Regular Expressions

aka RegExp or Regex

What are they?

  • They are a way of finding a pattern in a string
  • Use cases:
    • check that something the user input/data was valid
    • You wanted to find things in a string
  • There are string methods to do some of these things for basic fixed cases
  • they're there because RegExp is hard for people BUT, once you get the hang of them, they are very powerful
  • RegExps are useful when you know that there's a pattern to something but you don't know the concrete value

Tools & Guides

Creating one

// /<pattern>/<flags>
const regex1 = /abc/gi;

// new RexExp(<pattern>, <flags>)
const regex2 = new RegExp('abc', 'gi');

// dynamically (You can't set flags using es6 
// template strings, so...)
const searchTerm = 'cat';
const flags = 'gi';
const regex3 = new RegExp(searchTerm, flags);

(The delimiting slashes are the same direction as JS comments)

Flags

  • Flags are a programming term for a[n often boolean]  value that adjusts how we run operations
  • There are several flags in regex:
    • g (global): search entire string
    • d (indices): The regex now returns the indices of the matches
    • i ([case] insensitive): ignore case when matching
    • s (single line): allows 'dotall' mode, where . matches \n
    • m (multi-line): treat a para as multiple lines not just 1 long line
    • u (unicode): use this with 'unicode' characters
    • y (sticky): Search from (inc.) the lastIndex
      • ​When you search globally js keeps a record of the index of the last match, called the lastIndex.
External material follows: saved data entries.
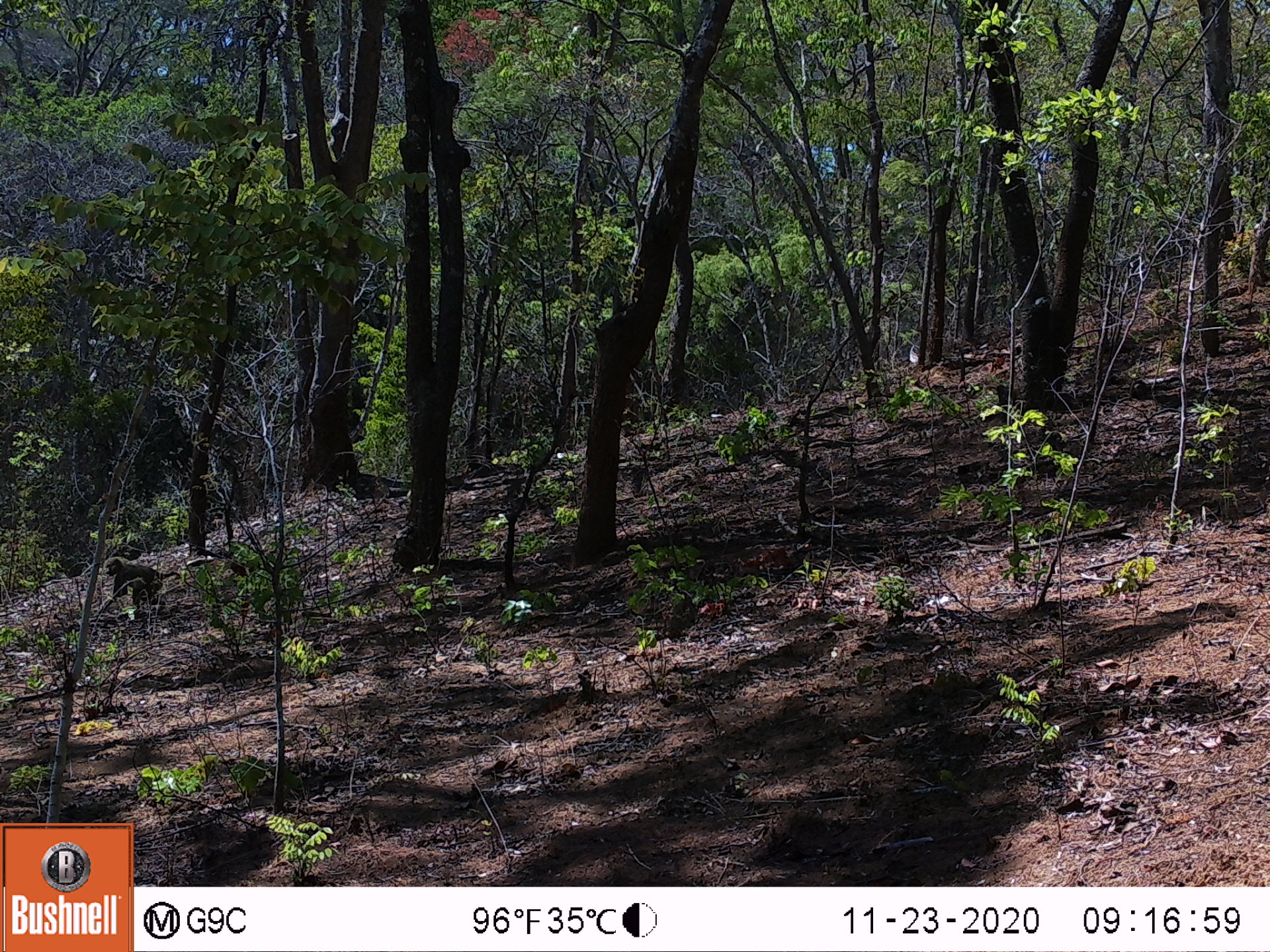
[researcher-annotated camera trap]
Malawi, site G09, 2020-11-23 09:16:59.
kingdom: Animalia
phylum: Chordata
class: Mammalia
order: Primates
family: Cercopithecidae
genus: Papio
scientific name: Papio cynocephalus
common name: yellow baboon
Yellow baboon (Papio cynocephalus), count 1.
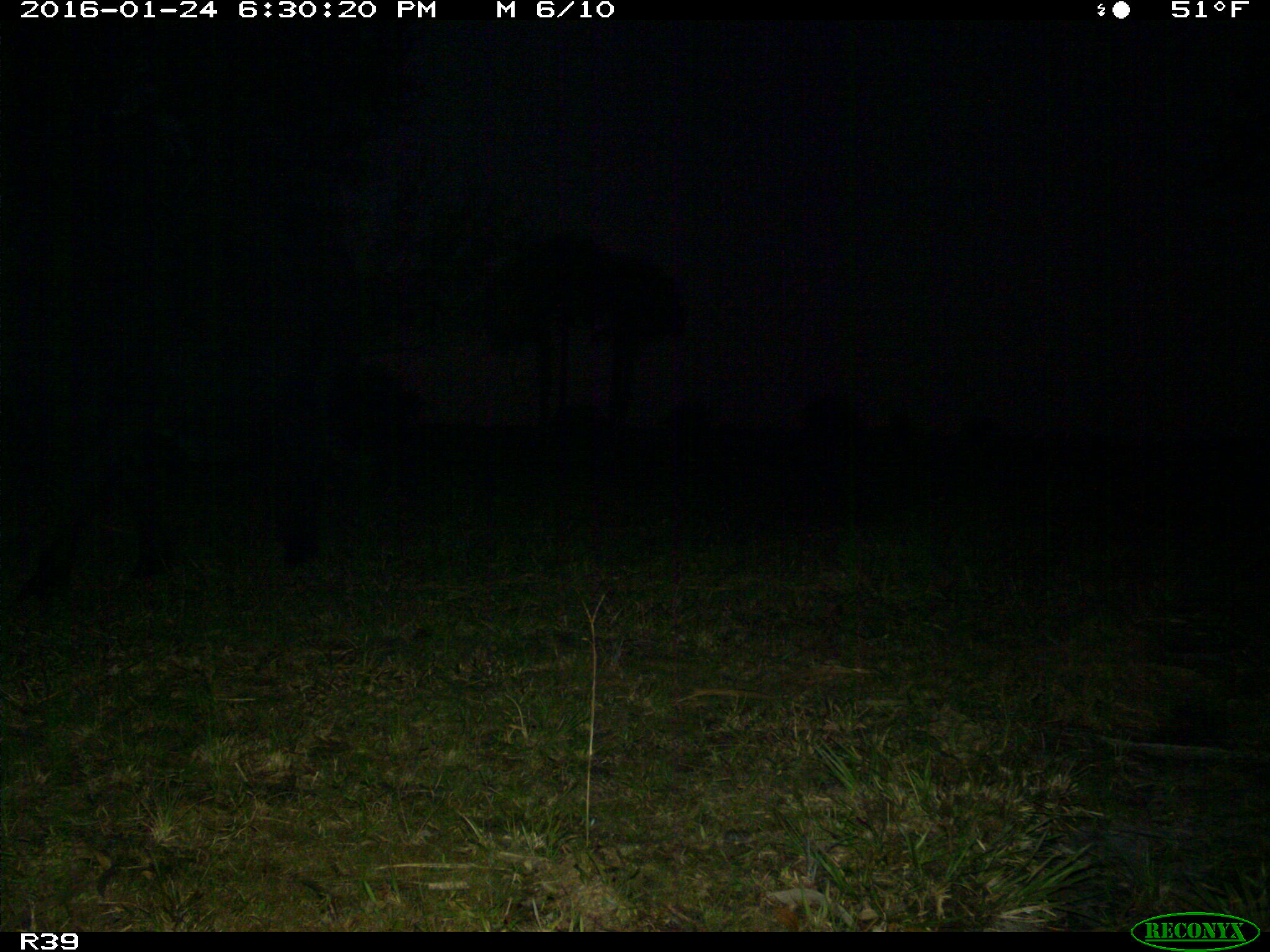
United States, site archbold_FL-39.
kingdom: Animalia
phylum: Chordata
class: Mammalia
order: Artiodactyla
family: Bovidae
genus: Bos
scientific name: Bos taurus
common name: domestic cow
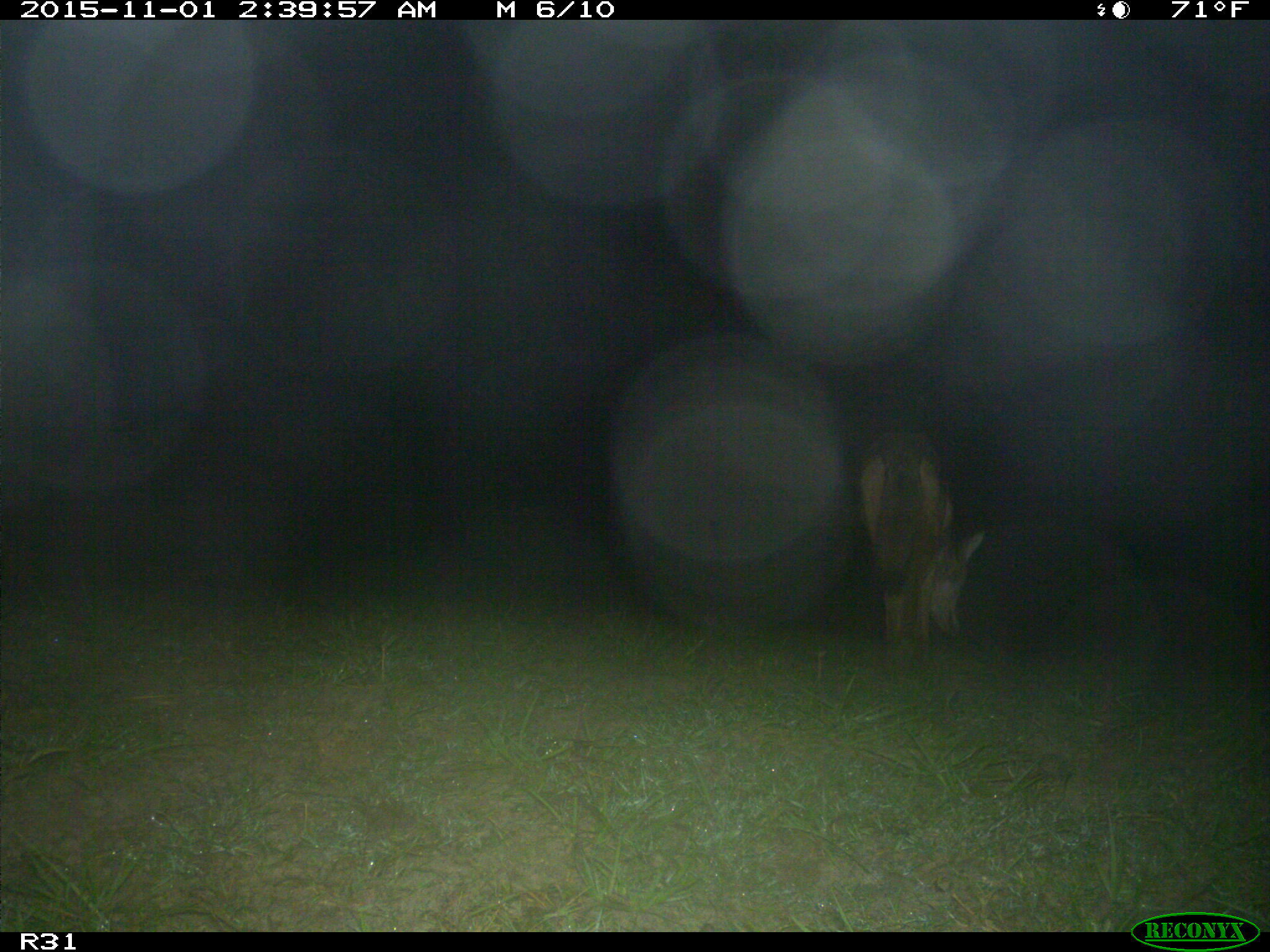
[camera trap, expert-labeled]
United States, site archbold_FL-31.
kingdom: Animalia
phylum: Chordata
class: Mammalia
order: Carnivora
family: Canidae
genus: Canis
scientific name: Canis latrans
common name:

If you search again it starts from AFTER that point, rather than the beginning.
  • As you can see, the implementation of Regex in JS is not a great one and some of these can be buggy!
  • Flags are immutable, once set. Cloning is the only option there.

Inspecting one...

const re = /cat/i;
re.source     //"^(\\d{3})(\\w+)$" or in this case 'cat'
re.lastIndex // 0
re.dotAll // false
re.flags // "i"
re.global // false
re.hasIndices // false
re.ignoreCase // true
re.multiline // false
re.sticky // false
re.unicode // false
  • * IF you run a regex method it will set lastIndex to the first character of the match. The next time you search it will go from there unless you reset to 0.
  • Browser support 99% there

Methods we can use

From 2 perspectives:

  • the RegExp methods:  
    • myRegex.​exec(str) - runs the expression and returns matches
    • myRegex.test(str) - returns true/false if a match is found
  • the String methods:  
  • The question is: Is the string the focus of the code (use string methods) or are you looking to build something you can use repeatedly on multiple string (use RegExp methods)

This next slide will show both ways around, in the future you can just presume that you can do it from both the string and the regex perspective.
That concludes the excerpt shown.